Why is it always assumed that if someone feels themselves different to most of their sex they're accused of thinking they're better than them? Disliking pointless small talk doesn't necessarily mean one considers oneself superior. I don't think I'm very similar to a lot of women I've met, and I don't share many of their interests, but I certainly don't think I'm better than they are.

It's implied very strongly with:

I am starting to think that there is a ridiculous unspoken rule of being a girl’s girl and you’ll a social outcast when you refuse to be in a clique.

I understand there are cases of women getting harassed by men at work but in my personal experience whenever I’ve had any sort of beef with coworkers, it’s always been other women.

thatsgotit · 03/12/2025 18:16

selffellatingouroborosofhate · 03/12/2025 18:05

It's implied very strongly with:

I am starting to think that there is a ridiculous unspoken rule of being a girl’s girl and you’ll a social outcast when you refuse to be in a clique.

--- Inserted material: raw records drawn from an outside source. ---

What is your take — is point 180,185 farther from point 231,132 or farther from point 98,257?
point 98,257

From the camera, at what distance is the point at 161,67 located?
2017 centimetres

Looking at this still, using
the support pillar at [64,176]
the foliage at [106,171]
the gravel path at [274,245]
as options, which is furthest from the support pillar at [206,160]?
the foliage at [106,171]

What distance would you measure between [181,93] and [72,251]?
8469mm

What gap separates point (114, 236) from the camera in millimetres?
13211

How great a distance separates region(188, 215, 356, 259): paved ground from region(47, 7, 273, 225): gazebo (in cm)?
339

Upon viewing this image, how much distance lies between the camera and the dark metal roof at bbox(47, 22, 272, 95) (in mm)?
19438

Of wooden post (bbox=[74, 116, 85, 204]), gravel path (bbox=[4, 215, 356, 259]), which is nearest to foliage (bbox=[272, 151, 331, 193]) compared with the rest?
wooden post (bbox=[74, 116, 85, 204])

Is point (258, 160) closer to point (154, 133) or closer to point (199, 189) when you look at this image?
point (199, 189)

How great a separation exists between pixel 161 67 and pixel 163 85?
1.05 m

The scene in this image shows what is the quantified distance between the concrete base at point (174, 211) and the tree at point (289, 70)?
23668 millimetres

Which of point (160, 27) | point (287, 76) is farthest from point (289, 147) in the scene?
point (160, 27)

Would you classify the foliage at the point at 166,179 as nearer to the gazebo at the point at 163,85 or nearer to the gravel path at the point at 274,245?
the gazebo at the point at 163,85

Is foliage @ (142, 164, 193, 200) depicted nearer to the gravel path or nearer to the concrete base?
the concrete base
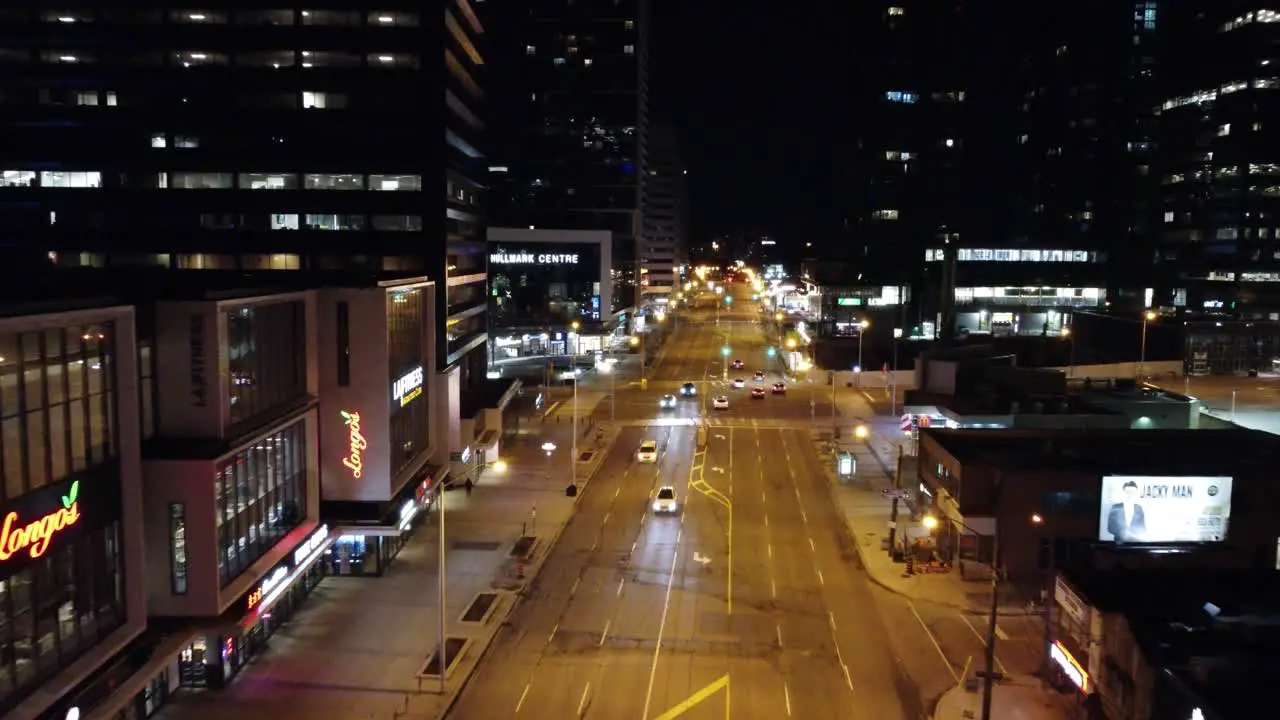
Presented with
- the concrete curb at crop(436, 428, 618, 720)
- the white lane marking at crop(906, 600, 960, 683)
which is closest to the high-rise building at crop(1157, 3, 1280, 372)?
the concrete curb at crop(436, 428, 618, 720)

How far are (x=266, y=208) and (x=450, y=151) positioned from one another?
12054mm

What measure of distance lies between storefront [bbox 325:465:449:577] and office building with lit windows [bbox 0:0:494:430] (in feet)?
73.0

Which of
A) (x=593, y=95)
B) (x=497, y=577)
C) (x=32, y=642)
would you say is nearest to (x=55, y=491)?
(x=32, y=642)

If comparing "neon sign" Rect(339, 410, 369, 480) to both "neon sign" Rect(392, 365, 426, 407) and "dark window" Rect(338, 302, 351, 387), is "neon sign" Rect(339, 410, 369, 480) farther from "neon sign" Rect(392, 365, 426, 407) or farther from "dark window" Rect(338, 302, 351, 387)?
"neon sign" Rect(392, 365, 426, 407)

I understand there are cases of women getting harassed by men at work but in my personal experience whenever I’ve had any sort of beef with coworkers, it’s always been other women.

Edited

Dunno, that felt more like frustration than superiority to me, tbh...

TaraRhu · 03/12/2025 19:56

I worked in one place that was like that, It was a cliquey nightmare of a place. It was run by women and the most misogynistic place I've ever worked! At the same time, it was like a high school movie. People bitching about each other. People excluding others on purpose because they didn't like them. People ganging up on one member of staff. Criticising their clothes. Taking offence at the most minor thing. There was a queen bee who basically decided if you were in or not. If she didn't like you you weee out. Some how I stayed there for 4 years. Get out! Now!

pollymere · 03/12/2025 23:17

I like just getting on with work... People like that I can talk to for hours though when required. Suddenly they start avoiding me...

selffellatingouroborosofhate · 03/12/2025 23:39

thatsgotit · 03/12/2025 18:16

Dunno, that felt more like frustration than superiority to me, tbh...

That's a reasonable alternative reading. Frustration is easy to misread.

Liveafr · 08/12/2025 12:12

Personally I don't particularly want to make friends at work and, being an introvert, I like to use my lunch hour to charge my batterie with alone time and read a book; but I can think of serveral reasons why it's smart to cultivate good relationships with coworkers and why it would matter to a manager:

  • If you like your coworkers and they like you, misunderstandings and disagreements are less likely to escalate into a conflict. It's like with neighbours and housemates: if you are friendly with your neighbours (as opposed to barely polite), they are less likely to call the police the odd time you through a too-loud party. If you bond with your housemates over pizza nights, conflicts over bills and cleaning are more likely to be resolved nicely than if you just say hello and goodbye. We are always more hostile and agressive to strangers than to people we like. If you act cold, your co-workers are more likely to attribute you bad intentions (even if it's not the case).
  • As a pp also said, if you bother getting to know your coworkers and listen to them (beyond just work) you can learn things about them and better understand why they act this way
  • If your co-workers like you, they are more likely to be prepared to go the extra mile to help you (as opposed to just doing their job) if you find yourself in a pickle.